The president of the European Central Bank (ECB), Christine Lagarde, has thrown her weight behind the bank’s active involvement in the development of a central bank digital currency (CBDC) to address the demand for faster and cheaper cross-border payments.
Speaking to French magazine Challenges, she discussed the most probable threats to the global economy this new year. She named a down turn in trade and a range of uncertainties, geopolitical risks, and climate change, as the things to look out for. As far as the global economy is concerned, she stressed that the EU “is still the most powerful economic and trading area in the world, with enormous potential.”
When asked about the ECB’s dedication to the exploration of a CBDC, she spoke passionately about the pressing need for a fast and low cost cross-border payments solution. She said;
“ECB will continue to assess the costs and benefits of issuing a central bank digital currency that would ensure that the general public remains able to use central bank money even if the use of physical cash eventually declines.”
According to Lagarde, the ECB remains active in examining the feasibility and merits of a CBDC, as such means of influence on the financial sector and transmission of monetary policy. She said that the ECB had formed an expert taskforce set to work closely with national central banks to examine the feasibility of a euro area CBDC.
When asked about any current efforts to launch a CBDC at the ECB, she said;
“We are working on all aspects of CBDC, with in-depth analysis of costs and benefits of such a new form of central bank money. It will take a while before we will communicate on our conclusions.”

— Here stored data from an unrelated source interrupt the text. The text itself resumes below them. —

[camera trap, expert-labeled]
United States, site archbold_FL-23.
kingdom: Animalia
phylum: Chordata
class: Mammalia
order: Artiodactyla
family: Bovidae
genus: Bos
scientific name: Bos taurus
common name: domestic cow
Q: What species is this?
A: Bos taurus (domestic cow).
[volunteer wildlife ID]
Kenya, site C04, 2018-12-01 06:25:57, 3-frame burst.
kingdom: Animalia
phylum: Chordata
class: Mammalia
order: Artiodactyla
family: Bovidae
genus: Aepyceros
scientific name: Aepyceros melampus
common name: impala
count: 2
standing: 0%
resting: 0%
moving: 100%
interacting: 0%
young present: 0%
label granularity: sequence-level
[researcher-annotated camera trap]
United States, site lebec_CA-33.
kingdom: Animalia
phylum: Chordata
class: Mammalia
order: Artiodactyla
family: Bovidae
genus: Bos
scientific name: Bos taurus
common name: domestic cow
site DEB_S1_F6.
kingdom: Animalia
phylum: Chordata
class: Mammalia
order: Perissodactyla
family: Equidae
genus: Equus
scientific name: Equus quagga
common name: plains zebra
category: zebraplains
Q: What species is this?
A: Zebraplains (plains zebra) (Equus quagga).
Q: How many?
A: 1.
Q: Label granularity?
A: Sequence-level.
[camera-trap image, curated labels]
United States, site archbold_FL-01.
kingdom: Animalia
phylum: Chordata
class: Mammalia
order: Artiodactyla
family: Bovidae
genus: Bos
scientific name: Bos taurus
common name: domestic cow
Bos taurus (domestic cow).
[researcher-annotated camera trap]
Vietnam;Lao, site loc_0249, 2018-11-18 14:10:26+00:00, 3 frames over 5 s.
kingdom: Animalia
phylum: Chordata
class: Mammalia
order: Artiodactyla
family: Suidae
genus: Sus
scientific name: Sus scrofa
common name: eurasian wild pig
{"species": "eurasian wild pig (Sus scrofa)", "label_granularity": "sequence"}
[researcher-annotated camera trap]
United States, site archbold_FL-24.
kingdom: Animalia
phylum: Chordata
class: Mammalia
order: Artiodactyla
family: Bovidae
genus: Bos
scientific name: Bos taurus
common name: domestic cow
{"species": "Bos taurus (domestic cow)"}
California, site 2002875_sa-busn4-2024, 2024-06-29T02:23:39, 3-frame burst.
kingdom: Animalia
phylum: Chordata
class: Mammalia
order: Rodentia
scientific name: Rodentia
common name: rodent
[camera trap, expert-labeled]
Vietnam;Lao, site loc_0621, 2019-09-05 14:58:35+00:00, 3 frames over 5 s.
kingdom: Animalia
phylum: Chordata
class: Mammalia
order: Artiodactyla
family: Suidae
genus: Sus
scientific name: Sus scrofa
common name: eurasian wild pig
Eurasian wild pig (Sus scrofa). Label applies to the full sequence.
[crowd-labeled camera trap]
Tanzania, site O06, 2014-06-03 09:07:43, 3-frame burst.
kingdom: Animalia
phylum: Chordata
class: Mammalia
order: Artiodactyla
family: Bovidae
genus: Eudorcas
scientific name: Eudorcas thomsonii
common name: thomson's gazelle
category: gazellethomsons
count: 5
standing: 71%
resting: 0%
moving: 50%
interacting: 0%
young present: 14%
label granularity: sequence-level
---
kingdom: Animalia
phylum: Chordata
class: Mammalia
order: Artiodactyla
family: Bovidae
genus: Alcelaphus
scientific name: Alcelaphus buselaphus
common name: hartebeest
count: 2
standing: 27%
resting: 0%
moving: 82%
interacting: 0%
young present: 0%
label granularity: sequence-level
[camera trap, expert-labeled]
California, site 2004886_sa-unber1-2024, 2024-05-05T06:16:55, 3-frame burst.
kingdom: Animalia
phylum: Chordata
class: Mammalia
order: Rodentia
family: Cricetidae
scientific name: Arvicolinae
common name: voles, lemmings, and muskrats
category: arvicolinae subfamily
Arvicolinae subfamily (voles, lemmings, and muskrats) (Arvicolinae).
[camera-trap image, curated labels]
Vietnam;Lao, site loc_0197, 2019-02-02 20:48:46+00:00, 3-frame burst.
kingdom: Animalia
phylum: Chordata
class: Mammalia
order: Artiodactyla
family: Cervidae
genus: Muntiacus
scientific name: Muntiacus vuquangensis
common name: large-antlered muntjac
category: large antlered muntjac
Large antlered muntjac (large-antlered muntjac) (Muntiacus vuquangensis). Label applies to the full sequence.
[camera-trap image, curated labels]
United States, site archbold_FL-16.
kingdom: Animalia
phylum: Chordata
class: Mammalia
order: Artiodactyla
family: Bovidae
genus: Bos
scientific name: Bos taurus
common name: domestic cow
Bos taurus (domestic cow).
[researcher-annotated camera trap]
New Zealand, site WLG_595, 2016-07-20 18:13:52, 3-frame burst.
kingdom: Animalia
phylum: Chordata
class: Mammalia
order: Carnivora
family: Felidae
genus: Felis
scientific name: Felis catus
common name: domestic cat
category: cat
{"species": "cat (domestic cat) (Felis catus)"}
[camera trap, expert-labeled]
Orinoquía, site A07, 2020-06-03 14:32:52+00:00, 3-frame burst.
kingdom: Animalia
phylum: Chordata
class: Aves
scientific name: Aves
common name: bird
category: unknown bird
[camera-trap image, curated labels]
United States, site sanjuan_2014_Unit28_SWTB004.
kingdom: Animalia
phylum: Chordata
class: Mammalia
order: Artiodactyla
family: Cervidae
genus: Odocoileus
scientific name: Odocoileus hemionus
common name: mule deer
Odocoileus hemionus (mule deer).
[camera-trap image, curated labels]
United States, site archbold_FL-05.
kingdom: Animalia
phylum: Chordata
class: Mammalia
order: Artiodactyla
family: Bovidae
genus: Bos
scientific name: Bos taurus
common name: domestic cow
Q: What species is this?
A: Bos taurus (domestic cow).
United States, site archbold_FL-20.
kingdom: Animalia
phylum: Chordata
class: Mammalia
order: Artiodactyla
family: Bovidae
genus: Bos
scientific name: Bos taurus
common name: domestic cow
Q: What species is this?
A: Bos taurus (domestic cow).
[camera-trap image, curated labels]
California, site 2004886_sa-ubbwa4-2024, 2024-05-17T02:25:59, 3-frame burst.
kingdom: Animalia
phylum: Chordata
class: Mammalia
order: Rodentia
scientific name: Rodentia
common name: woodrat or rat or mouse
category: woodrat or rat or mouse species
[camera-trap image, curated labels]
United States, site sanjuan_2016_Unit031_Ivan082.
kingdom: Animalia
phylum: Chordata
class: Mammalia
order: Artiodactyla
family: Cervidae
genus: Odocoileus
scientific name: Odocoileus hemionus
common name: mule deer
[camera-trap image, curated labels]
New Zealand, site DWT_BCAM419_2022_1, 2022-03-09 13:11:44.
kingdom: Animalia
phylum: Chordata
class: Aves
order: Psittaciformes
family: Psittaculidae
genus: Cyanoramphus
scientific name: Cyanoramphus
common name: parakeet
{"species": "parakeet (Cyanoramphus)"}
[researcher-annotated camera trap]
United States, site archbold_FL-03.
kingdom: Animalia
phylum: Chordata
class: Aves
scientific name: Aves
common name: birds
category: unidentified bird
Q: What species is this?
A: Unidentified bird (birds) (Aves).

The ECB president had previously demonstrated a friendly stance towards the crypto space. She said back in December that the ECB should always be ahead of the curve when it comes to stable coin demand. Before she took over as the ECB boss, she had voiced her commitment to make sure that institutions promptly adapt to the rapidly changing financial environment. At the moment, the ECB is all for a digital Euro equivalent just as China is all for a digital Yuan equivalent. The European financial block does not want its citizens holding too much of it though.